Los pueblos blancos

Après avoir découvert la belle Séville, nous mettons le cap en direction de Cadix avant de prendre la route des villages blancs. Cadix s’inscrit au cœur d’un littoral de lagunes, de plages et de marais salants. Le pont de Carranza relie la ville au continent. Une fois franchie la puerta de Tierra, on découvre les rues tortueuses du quartier médiéval. Nous ne faisons que passer car la route des villages blancs nous attends.

La ligne reliant Cadix à Grenade marquait autrefois la séparation floue entre l’Espagne chrétienne et la Grenade maure, et cette ancienne ligne de partage est constellée de “villages blancs” couronnés de châteaux, dont beaucoup portent le suffixe “de la Frontera” (de la frontière), reliquat de leur fascinante histoire.

Ces superbes villages blancs appelés en espagnol « los pueblos blancos » sont connus dans le monde entier pour leurs paysages magnifiques et caractéristiques. Les maisons aux murs blancs, les petites rues étroites et les vues tout simplement splendides sont les héritages laissés par les Maures qui dirigèrent le sud de l’Espagne pendant sept siècles.

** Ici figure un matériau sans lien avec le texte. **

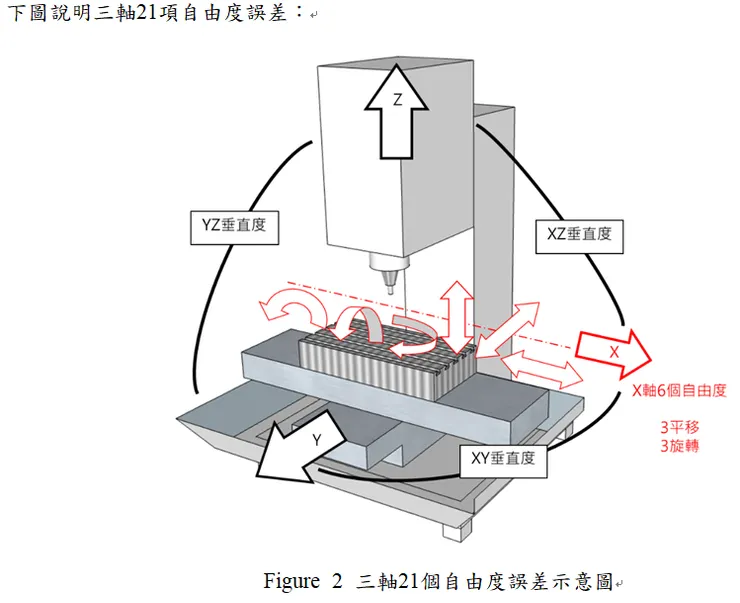 下圖說明三軸21項自由度誤差：

Z

YZ垂直度

XZ垂直度

X

X軸6個自由度

3平移
3旋轉

Y

XY垂直度

Figure 2 三軸21個自由度誤差示意圖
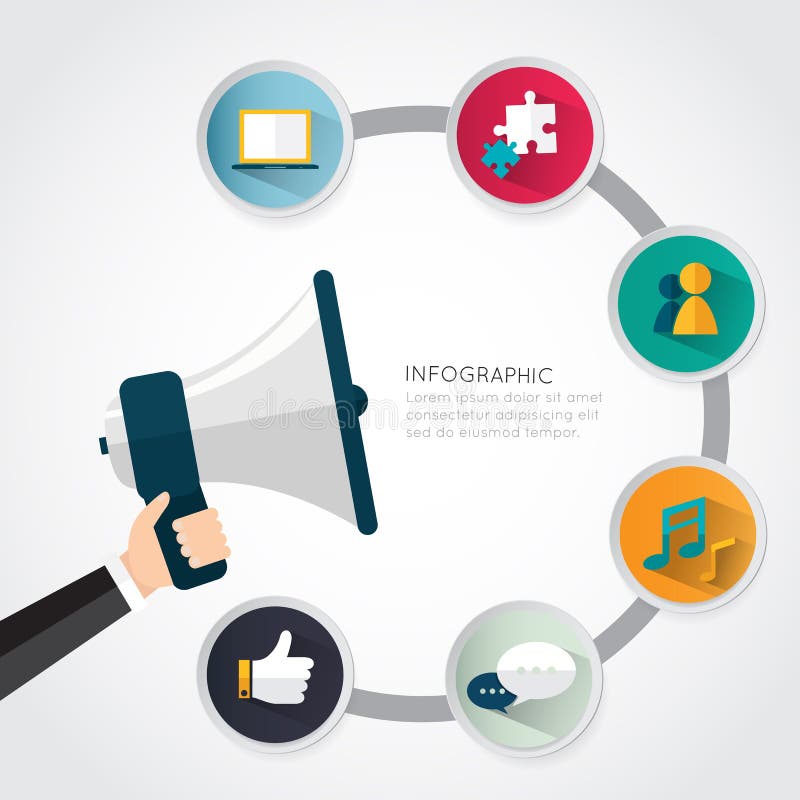 INFOGRAPHIC
Lorem ipsum dolor sit amet consectetur adipisicing elit sed do eiusmod tempor.

dreamstime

La particularité de ces villes réside dans leurs maisons blanches, peintes ainsi pour permettre à leurs habitants d’échapper à la chaleur insoutenable de l’été andalou. La blancheur éclatante de ces villes est contrebalancée par la présence de couleurs vives: des fleurs odorantes viennent orner les rues et les maisons en un apanage de couleurs qui s’étend jusque dans les ruelles les plus petites.

Le village blanc de Ronda se situe dans la partie nord-est de la province de Malaga,  ses habitants peuvent se vanter de vivre dans l’un des villages les plus spectaculaires.

Ce qui le rend unique, ce n’est pas un vestige prestigieux du califat d’Al Andalus comme l’Alhambra de Grenade ou l’Alcazar de Séville… mais sa situation. Perchée en haut d’une gorge profonde de 170 mètres, Ronda s’étend des deux côtés de ce gouffre vertigineux. Trois ponts permettent de passer de la vieille ville à la ville « moderne ». Le plus célèbre est le Puente Nuevo ou pont neuf. En réalité, il n’est plus si neuf que cela puisque sa construction s’est achevée en 1791… après un premier essai en 1735 dont l’effondrement a coûté la vie à 50 personnes.

Lorsque l’on pose les yeux sur les gorges de Ronda, et le paysage qui s’étale sans fin tout en bas, on est pris d’une sensation de tournis. On s’agrippe à deux mains à la rambarde du mirador de l’Alameda del Tajo et se penche avec mille précautions pour évaluer la hauteur du vide béant qui s’ouvre à nos pieds. On dit souvent d’un paysage magnifique qu’il coupe le souffle. Cette fois, c’était vrai, littéralement.

L’héritage culturel de Ronda est d’une grande richesse, il compte notamment les bains arabes les mieux préservés de la région, une des arènes les plus pittoresques d’Andalousie ainsi que de nombreuses églises.

D’Hemingway à Orson Welles en passant par James Joyce ou John F. Kennedy, cette petite ville d’Andalousie a marqué durablement les esprits d’innombrables voyageurs.